*** Opening of TEXT ***

Ehrlich v. City of Racine

132 N.W.2d 489, 26 Wis. 2d 352, 1965 Wisc. LEXIS 991
CourtWisconsin Supreme Court
DecidedFebruary 2, 1965
StatusPublished
Cited by11 cases

This text of 132 N.W.2d 489 (Ehrlich v. City of Racine) is published on Counsel Stack Legal Research, covering Wisconsin Supreme Court primary law. Counsel Stack provides free access to over 12 million legal documents including statutes, case law, regulations, and constitutions.

Bluebook
Ehrlich v. City of Racine, 132 N.W.2d 489, 26 Wis. 2d 352, 1965 Wisc. LEXIS 991 (Wis. 1965).

Opinion

GORDON, J.

The contract, which was entered into voluntarily by the city of Racine, is now challenged by that municipality as being violative of sec. 1, art. VIII of the Wisconsin constitution, which provides that: “The rule of taxation shall be uniform . . .” The objective of this clause has been interpreted to be “to protect the citizen against unequal, and consequently unjust taxation.” Weeks v. Milwaukee (1860), 10 Wis. 186(*242), 201 (*257).

*356 The primary issue before us is whether the technique used in paragraph B, which is quoted above, offends the uniformity requirement of the state constitution.

When the legislature attempted to establish a reduced tax rate for agricultural lands, this court held the effort void. Knowlton v. Supervisors of Rock County (1859), 9 Wis. 378 (*410). The legislature can, with uniformity, exempt property from taxes, but it cannot partially exempt particular property. “There cannot be any medium ground between absolute exemption and uniform taxation,” said the court in Knowlton v. Supervisors of Rock County, supra, at page 392 (*424). If the legislature is constrained by this constitutional restriction, then a fortiori a municipality is also bound by it.

*** Close of TEXT ***

## TASK A
Reproduce the part of the Ehrlich v. City of Racine opinion that begins at the words "This text of" and stops after the words "186(*242), 201 (*257).", character for character.
## TASK B
In the Ehrlich v. City of Racine opinion, which provision of the Wisconsin constitution does the city claim the contract violates?
## TASK C
List every reporter citation that the Ehrlich v. City of Racine opinion gives for the case itself.

*** Opening of INFORMATION PROVIDED ***

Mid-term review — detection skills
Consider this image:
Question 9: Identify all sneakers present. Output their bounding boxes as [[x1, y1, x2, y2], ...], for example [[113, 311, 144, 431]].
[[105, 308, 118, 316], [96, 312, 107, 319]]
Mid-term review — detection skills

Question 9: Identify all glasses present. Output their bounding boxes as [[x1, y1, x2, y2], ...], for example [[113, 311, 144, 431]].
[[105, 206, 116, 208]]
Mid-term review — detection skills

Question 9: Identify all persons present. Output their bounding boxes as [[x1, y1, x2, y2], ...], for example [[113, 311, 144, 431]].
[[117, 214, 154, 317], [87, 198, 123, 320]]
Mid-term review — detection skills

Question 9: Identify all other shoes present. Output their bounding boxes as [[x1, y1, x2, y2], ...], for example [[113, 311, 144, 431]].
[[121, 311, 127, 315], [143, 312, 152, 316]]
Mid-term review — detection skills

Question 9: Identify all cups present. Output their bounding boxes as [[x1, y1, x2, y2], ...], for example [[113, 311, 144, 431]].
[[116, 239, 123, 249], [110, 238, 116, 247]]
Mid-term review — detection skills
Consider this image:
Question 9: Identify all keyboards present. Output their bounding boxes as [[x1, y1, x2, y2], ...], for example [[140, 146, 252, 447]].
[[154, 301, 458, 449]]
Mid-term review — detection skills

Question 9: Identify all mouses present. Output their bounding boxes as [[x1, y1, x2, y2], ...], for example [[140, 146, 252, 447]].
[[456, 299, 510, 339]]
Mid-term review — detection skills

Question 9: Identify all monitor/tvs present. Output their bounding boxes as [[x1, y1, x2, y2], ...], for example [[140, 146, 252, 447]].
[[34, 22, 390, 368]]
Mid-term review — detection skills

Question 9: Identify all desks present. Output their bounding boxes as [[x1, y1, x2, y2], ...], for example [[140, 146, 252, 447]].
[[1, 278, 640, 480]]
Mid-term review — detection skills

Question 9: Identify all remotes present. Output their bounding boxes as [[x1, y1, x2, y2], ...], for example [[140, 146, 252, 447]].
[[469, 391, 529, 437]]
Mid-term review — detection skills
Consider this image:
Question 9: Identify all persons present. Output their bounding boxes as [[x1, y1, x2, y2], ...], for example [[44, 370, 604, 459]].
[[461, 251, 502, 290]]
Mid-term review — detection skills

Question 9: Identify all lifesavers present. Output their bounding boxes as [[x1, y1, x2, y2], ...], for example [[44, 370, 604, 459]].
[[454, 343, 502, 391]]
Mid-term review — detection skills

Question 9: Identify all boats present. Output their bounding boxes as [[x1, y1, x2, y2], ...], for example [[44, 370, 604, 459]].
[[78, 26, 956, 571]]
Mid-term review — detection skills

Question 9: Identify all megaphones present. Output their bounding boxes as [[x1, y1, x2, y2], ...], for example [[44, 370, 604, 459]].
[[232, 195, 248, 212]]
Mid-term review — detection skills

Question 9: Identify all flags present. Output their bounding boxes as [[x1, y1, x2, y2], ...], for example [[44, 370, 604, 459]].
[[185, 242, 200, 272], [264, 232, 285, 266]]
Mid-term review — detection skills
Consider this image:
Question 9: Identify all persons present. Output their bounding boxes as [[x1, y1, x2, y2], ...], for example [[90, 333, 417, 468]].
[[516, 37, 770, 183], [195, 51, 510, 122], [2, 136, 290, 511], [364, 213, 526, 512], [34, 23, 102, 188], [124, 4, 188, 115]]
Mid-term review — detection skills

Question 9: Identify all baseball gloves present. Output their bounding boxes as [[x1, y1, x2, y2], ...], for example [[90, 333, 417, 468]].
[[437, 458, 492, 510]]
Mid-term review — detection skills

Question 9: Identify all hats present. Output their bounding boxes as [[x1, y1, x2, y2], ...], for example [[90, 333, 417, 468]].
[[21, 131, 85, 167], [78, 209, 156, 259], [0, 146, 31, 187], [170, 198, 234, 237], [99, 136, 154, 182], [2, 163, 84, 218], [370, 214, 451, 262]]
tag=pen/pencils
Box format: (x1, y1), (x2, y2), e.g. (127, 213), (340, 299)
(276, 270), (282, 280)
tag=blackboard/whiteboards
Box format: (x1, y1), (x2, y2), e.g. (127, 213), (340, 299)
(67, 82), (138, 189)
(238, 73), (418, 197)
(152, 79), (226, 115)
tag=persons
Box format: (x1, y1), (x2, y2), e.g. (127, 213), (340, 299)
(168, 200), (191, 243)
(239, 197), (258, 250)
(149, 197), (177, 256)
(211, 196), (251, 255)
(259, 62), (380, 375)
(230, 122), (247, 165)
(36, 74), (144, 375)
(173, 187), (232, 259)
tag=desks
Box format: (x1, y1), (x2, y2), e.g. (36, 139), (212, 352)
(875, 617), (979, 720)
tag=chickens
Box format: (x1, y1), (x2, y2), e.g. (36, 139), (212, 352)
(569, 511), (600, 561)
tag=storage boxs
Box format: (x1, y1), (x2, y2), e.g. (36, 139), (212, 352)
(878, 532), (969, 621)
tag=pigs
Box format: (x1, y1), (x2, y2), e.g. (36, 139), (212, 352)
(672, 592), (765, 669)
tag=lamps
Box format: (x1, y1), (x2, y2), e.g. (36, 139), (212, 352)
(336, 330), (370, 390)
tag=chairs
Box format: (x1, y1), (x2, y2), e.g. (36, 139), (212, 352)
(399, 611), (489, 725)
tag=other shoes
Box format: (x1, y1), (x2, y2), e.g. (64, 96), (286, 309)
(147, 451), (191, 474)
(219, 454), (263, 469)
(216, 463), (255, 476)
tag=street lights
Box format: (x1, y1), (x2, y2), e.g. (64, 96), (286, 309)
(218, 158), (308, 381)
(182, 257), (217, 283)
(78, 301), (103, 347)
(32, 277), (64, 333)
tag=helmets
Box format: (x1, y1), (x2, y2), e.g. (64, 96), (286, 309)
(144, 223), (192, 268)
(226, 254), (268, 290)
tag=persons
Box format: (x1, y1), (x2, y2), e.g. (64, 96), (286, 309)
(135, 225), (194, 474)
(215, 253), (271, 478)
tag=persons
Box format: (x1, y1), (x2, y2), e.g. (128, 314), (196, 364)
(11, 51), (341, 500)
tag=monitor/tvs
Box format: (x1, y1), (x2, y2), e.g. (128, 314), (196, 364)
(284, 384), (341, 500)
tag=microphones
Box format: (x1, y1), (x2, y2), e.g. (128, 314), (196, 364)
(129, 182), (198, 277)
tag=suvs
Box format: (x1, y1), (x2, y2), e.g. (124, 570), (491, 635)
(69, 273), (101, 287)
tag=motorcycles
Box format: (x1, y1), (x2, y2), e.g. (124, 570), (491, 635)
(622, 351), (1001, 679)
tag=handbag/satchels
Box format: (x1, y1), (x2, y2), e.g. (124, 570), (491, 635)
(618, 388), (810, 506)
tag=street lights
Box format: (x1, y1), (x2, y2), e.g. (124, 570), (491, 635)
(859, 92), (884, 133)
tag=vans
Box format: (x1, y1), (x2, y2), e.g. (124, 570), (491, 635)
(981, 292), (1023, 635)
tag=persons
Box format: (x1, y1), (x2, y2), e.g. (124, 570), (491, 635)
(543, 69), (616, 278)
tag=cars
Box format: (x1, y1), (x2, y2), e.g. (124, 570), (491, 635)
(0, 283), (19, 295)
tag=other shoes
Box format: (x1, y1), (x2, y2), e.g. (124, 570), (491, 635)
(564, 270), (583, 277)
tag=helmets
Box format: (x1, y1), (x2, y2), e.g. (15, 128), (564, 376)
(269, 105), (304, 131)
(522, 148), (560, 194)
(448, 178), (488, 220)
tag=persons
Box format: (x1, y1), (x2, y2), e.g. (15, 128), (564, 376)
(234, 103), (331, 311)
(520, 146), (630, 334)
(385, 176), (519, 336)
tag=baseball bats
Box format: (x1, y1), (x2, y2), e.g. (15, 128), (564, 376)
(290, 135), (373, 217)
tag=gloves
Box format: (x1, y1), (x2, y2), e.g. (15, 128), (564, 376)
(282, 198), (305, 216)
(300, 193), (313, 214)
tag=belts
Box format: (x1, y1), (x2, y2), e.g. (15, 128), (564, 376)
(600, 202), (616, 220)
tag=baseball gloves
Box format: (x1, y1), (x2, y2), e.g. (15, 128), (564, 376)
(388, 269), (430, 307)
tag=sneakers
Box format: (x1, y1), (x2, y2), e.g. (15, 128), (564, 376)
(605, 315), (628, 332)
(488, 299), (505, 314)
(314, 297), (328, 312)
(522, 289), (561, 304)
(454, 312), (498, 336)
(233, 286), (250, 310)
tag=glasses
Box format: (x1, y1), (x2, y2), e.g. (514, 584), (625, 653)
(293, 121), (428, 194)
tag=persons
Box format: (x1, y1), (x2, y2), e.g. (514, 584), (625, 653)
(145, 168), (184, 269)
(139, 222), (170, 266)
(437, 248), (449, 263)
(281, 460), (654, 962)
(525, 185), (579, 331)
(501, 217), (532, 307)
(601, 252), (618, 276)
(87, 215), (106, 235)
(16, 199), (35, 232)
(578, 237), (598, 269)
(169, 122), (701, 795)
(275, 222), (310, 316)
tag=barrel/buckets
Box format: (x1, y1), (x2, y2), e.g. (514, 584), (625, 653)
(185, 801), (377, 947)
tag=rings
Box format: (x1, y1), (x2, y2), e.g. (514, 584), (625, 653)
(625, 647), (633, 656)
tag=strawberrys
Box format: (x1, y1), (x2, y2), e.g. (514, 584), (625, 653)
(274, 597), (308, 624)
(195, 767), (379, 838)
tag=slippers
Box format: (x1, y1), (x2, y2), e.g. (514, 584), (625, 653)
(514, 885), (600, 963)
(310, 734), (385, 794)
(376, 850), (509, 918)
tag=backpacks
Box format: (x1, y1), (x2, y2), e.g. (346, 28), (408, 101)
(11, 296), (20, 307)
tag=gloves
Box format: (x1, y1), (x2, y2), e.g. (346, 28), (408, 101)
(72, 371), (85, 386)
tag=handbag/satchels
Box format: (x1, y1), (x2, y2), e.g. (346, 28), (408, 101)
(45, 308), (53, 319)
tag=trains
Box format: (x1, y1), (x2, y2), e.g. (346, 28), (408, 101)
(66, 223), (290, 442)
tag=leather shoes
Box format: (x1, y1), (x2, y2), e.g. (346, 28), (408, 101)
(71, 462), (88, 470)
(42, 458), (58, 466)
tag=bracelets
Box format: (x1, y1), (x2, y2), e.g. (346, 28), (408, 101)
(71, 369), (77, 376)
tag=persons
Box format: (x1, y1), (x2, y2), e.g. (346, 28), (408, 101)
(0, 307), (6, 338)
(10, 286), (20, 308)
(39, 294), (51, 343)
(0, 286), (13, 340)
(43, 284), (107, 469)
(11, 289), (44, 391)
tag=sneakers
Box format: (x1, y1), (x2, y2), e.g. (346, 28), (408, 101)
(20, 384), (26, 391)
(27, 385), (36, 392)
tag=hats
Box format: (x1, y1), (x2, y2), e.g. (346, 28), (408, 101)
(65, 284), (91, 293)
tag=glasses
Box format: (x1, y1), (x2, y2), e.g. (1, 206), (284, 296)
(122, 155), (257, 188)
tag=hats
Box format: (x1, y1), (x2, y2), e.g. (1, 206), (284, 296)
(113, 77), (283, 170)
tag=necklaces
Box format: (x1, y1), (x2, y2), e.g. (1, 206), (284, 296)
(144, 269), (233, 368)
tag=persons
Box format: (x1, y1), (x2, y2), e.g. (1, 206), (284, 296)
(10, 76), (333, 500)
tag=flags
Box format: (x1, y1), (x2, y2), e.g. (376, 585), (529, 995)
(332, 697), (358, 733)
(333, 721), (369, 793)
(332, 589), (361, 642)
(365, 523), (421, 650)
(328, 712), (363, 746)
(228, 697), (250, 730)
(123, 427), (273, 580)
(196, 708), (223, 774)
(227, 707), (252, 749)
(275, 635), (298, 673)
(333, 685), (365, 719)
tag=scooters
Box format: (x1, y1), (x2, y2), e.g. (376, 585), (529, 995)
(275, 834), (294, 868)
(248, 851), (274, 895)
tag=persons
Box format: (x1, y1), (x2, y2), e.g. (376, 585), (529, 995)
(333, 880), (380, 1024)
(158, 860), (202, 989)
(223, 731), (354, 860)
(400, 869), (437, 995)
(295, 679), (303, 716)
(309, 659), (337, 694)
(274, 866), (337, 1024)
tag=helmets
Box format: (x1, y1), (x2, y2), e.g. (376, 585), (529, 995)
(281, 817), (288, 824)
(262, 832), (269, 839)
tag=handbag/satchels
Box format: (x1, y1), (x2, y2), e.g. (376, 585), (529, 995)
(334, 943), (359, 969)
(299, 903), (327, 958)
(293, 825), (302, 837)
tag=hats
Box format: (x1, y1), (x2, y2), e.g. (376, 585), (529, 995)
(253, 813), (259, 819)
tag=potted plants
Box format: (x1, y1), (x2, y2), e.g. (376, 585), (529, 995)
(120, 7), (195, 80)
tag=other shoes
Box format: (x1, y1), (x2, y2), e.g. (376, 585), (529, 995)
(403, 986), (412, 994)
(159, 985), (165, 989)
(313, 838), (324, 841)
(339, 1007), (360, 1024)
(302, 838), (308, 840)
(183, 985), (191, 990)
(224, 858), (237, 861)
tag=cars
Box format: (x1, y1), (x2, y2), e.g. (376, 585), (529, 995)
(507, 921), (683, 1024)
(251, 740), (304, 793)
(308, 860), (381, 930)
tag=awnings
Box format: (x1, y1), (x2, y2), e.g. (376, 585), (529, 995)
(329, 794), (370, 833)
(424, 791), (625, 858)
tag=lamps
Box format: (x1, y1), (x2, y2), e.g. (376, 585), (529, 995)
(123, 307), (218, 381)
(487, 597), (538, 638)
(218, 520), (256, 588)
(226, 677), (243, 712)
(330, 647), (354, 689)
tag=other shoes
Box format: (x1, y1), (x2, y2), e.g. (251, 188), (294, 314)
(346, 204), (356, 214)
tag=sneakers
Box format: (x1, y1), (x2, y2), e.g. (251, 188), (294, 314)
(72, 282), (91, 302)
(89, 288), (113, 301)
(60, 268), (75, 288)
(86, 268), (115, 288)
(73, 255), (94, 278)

*** Close of INFORMATION PROVIDED ***

## WORKED SOLUTION A
This text of 132 N.W.2d 489 (Ehrlich v. City of Racine) is published on Counsel Stack Legal Research, covering Wisconsin Supreme Court primary law. Counsel Stack provides free access to over 12 million legal documents including statutes, case law, regulations, and constitutions.

Bluebook
Ehrlich v. City of Racine, 132 N.W.2d 489, 26 Wis. 2d 352, 1965 Wisc. LEXIS 991 (Wis. 1965).

Opinion

GORDON, J.

The contract, which was entered into voluntarily by the city of Racine, is now challenged by that municipality as being violative of sec. 1, art. VIII of the Wisconsin constitution, which provides that: “The rule of taxation shall be uniform . . .” The objective of this clause has been interpreted to be “to protect the citizen against unequal, and consequently unjust taxation.” Weeks v. Milwaukee (1860), 10 Wis. 186(*242), 201 (*257).

## WORKED SOLUTION B
Section 1, article VIII, which provides that "The rule of taxation shall be uniform."

## WORKED SOLUTION C
- 132 N.W.2d 489
- 26 Wis. 2d 352
- 1965 Wisc. LEXIS 991